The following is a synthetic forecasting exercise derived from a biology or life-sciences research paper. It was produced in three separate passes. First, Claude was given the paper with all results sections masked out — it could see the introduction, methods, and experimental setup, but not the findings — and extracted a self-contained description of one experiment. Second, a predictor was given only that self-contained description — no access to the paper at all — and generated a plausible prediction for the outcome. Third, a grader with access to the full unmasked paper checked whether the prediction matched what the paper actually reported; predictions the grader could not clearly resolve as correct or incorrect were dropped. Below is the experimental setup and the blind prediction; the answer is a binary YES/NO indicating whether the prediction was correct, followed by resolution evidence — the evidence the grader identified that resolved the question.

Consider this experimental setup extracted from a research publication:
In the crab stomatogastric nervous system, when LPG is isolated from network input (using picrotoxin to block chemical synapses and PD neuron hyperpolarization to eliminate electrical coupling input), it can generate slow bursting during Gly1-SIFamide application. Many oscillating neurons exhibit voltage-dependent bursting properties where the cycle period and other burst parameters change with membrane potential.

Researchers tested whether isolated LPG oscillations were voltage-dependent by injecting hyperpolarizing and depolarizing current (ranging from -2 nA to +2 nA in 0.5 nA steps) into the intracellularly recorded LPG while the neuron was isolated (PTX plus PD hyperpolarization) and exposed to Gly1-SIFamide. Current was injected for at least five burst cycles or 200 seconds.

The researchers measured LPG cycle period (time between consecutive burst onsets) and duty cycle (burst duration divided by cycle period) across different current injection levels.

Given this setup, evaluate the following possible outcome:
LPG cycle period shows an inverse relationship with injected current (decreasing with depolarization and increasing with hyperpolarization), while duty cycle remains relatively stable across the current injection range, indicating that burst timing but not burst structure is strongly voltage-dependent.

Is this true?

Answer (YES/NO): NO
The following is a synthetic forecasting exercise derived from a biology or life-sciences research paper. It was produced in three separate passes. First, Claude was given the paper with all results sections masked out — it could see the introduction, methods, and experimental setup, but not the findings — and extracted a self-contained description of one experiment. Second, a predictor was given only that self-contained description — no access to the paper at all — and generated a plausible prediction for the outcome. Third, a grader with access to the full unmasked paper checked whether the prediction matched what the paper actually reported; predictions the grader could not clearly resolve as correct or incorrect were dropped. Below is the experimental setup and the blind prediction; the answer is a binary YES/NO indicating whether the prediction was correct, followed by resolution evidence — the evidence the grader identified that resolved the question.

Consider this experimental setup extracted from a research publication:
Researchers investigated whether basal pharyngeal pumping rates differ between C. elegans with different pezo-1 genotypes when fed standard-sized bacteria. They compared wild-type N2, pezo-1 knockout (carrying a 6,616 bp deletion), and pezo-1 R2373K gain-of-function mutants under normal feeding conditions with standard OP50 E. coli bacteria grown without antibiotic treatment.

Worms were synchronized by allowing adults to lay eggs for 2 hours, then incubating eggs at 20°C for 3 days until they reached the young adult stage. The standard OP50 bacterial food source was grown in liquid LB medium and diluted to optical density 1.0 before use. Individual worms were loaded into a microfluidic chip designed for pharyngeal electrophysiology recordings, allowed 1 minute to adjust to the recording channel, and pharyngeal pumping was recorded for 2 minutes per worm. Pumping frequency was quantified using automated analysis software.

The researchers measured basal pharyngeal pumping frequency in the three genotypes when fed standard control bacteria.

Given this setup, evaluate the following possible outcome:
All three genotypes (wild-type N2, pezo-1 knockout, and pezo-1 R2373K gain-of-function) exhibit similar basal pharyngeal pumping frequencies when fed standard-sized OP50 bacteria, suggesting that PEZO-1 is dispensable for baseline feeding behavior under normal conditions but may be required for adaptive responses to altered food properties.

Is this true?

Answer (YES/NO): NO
....
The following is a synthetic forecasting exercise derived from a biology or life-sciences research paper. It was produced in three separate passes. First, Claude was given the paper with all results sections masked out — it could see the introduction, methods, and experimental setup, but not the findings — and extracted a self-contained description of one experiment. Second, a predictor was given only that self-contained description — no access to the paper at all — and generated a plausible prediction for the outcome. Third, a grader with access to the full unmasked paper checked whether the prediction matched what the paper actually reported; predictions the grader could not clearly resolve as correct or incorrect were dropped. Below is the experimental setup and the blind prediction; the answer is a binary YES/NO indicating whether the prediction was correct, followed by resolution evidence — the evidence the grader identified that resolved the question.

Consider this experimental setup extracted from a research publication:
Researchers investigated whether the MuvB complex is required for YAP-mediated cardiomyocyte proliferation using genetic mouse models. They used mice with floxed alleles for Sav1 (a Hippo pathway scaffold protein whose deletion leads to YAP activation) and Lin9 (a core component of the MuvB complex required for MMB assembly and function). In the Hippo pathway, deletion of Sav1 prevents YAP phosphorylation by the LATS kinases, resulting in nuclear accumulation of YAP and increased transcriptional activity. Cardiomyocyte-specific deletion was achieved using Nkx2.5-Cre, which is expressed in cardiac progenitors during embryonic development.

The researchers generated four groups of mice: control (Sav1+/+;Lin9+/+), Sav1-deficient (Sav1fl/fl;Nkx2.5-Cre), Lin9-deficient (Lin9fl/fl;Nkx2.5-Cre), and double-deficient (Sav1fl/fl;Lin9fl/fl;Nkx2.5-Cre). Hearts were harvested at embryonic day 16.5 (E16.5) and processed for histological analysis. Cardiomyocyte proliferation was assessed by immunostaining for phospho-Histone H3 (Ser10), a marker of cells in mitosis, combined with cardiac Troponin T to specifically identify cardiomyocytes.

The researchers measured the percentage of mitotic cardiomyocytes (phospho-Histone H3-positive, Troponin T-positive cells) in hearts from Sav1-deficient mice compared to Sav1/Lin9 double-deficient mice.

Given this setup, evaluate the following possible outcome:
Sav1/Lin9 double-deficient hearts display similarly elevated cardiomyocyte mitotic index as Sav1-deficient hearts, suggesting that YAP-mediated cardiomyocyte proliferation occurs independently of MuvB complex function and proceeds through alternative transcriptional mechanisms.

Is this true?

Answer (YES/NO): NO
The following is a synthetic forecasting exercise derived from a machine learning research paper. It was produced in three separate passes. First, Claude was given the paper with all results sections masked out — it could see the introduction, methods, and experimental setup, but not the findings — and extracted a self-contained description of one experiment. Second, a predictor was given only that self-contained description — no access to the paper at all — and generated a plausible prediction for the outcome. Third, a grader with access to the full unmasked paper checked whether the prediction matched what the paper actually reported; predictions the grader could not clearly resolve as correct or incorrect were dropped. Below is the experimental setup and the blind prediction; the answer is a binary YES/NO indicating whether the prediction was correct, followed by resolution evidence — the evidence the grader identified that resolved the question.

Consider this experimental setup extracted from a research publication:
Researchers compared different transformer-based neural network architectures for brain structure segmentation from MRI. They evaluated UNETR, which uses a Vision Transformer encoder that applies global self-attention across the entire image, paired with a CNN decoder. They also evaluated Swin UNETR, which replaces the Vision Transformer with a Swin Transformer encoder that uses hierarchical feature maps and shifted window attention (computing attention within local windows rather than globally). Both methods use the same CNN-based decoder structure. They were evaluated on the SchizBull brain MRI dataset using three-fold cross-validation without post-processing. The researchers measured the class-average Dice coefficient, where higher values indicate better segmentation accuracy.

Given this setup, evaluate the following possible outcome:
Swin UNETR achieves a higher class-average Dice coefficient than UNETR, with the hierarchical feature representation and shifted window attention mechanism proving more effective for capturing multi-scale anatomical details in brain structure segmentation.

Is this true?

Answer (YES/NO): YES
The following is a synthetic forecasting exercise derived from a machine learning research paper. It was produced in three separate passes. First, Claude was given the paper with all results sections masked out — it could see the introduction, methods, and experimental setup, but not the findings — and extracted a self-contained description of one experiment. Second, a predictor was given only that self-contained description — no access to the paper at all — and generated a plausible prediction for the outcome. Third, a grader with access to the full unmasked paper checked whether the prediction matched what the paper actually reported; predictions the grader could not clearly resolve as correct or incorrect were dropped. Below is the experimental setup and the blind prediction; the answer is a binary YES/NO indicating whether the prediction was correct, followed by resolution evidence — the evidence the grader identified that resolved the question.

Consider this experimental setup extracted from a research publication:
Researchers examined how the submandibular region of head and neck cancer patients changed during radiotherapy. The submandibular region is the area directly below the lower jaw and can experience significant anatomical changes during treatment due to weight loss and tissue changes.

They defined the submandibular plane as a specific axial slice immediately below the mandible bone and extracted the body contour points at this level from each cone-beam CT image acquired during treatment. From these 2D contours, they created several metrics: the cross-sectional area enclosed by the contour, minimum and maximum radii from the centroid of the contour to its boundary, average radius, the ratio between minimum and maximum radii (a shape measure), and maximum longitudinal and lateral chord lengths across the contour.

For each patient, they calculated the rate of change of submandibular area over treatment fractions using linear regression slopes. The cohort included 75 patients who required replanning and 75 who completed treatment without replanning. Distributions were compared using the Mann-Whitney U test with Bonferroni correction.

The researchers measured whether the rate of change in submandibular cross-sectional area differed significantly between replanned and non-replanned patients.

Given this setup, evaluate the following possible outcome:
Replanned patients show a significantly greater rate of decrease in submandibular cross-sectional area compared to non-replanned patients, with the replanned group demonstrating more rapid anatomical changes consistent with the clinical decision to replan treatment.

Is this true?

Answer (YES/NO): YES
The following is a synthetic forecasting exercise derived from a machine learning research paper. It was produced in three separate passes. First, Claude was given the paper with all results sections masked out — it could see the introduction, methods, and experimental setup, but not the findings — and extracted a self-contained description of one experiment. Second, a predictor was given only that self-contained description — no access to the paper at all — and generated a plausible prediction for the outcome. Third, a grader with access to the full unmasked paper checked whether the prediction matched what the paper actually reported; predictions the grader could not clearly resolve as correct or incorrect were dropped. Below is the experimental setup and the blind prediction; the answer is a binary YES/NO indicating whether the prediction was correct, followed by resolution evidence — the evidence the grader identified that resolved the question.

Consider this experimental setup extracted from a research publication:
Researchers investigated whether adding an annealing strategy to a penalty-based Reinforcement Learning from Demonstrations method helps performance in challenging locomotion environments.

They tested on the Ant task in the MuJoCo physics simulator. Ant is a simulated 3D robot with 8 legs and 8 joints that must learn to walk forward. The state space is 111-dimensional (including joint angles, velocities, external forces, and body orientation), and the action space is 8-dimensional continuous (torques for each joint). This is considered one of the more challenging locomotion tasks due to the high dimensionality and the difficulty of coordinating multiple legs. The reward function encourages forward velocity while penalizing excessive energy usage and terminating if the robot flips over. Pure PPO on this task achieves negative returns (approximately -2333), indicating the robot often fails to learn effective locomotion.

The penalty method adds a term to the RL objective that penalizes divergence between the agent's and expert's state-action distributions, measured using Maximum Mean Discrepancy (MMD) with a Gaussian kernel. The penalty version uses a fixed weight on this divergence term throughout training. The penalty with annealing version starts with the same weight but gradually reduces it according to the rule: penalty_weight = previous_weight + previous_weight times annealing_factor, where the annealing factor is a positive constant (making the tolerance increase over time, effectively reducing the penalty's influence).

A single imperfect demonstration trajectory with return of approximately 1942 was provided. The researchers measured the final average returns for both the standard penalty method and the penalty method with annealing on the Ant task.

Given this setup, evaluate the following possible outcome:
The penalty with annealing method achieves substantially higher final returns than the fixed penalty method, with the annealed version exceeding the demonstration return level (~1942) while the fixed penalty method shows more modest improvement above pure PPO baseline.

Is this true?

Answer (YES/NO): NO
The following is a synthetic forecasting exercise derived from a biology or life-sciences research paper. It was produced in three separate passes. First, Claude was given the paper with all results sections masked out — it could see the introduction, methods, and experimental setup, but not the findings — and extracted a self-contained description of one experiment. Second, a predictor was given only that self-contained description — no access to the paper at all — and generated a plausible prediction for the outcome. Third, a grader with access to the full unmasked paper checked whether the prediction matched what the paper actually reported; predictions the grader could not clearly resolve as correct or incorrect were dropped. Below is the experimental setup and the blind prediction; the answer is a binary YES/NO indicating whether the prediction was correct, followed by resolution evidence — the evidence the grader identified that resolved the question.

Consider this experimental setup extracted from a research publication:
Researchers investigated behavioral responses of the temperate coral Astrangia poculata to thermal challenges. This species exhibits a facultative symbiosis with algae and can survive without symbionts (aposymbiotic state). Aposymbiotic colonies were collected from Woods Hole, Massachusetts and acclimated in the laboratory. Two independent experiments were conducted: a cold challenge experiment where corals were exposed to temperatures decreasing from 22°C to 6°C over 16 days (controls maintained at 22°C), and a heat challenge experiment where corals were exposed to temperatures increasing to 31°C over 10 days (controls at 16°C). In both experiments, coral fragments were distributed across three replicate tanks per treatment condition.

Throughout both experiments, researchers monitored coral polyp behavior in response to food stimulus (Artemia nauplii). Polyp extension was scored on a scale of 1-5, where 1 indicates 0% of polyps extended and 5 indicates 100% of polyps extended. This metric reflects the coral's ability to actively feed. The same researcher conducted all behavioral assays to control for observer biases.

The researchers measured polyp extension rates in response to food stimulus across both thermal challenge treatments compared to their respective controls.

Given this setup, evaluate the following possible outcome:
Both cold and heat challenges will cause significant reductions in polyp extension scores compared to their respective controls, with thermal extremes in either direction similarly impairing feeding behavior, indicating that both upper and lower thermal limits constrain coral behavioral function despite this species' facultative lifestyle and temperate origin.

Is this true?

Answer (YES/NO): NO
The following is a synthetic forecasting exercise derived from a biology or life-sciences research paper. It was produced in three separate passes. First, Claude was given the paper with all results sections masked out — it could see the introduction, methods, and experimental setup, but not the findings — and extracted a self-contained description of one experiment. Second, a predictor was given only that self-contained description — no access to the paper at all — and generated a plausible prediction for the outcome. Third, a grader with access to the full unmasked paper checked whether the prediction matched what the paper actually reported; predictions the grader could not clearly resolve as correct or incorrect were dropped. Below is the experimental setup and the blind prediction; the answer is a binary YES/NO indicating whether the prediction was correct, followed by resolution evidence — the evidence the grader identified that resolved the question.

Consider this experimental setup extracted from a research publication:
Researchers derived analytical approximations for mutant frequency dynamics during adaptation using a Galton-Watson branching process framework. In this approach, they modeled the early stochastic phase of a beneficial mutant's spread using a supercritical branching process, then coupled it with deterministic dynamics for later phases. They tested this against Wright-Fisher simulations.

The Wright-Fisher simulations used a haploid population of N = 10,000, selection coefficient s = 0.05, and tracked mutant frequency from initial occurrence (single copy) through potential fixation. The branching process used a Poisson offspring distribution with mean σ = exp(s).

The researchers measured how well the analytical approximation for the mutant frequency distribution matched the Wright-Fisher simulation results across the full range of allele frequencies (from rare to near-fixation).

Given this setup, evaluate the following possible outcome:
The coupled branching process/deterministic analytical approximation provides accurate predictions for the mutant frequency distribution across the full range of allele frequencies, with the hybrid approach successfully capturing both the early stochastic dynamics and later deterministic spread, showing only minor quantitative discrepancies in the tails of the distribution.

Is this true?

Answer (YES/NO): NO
....
WHAT YOU SHOULD DO:
Lines with "duty": find them in the data and copy each one.

PROBLEM SOLUTION:
The researchers measured LPG cycle period (time between consecutive burst onsets) and duty cycle (burst duration divided by cycle period) across different current injection levels.
LPG cycle period shows an inverse relationship with injected current (decreasing with depolarization and increasing with hyperpolarization), while duty cycle remains relatively stable across the current injection range, indicating that burst timing but not burst structure is strongly voltage-dependent.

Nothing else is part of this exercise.